¿Existe la enfermedad mental?


Lawrence Stevens, J.D.
Traducido por César Tort, Ciudad de México, México

Todo diagnóstico y tratamiento en psiquiatría, especialmente en psiquiatría biologista, presupone la existencia de algo llamado enfermedad mental, conocido también como trastorno mental.
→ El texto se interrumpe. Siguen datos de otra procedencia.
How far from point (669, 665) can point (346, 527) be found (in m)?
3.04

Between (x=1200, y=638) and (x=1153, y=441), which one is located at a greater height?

¿Pero qué se quiere decir exactamente con “enfermedad” o “trastorno”? Semánticamente, enfermedad (dicese en inglés) significa simplemente lo opuesto a tranquilidad o alivio (lease en inglés). Pero por enfermedad no queremos decir cualquier cosa que perturbe la tranquilidad, ya que tal definición significaría que perder un empleo o los problemas que acarrean las guerras, las depresiones económicas o las riñas con la pareja serían “enfermedades”. En su libro ¿Es hereditario el alcoholismo? el psiquiatra Donald W. Goodwin habla de la definición de enfermedad y concluye: “Las enfermedades son algo por lo que la gente va a ver doctores... Se les consulta a los médicos acerca del problema de alcoholismo y por consiguiente el alcoholismo se convierte, por definición, en una enfermedad (Ballantine Books, 1988, p. 61). De aceptar esta definición — por ejemplo, que por alguna razón la gente consultara a los doctores sobre cómo sacar la economía de la recesión o cómo resolver los problemas conyugales o con una nación vecina —, estos problemas calificarían como enfermedades. Pero claramente esto no es lo que se quiere decir con “enfermedad”. En su exposición sobre el significado de enfermedad, el Dr. Goodwin reconoce que existe “una definición más estrecha de enfermedad que requiere de una anomalía biológica” (ibid.). En este artículo mostraré que no hay anomalías biológicas responsables de las llamadas enfermedades o trastornos mentales porque la enfermedad mental no tiene existencia biológica. Lo que es más, mostraré que la enfermedad mental tampoco tiene una existencia no biológica, excepto en el sentido que el término se usa para indicar desaprobación de algún aspecto de la mentalidad de la persona.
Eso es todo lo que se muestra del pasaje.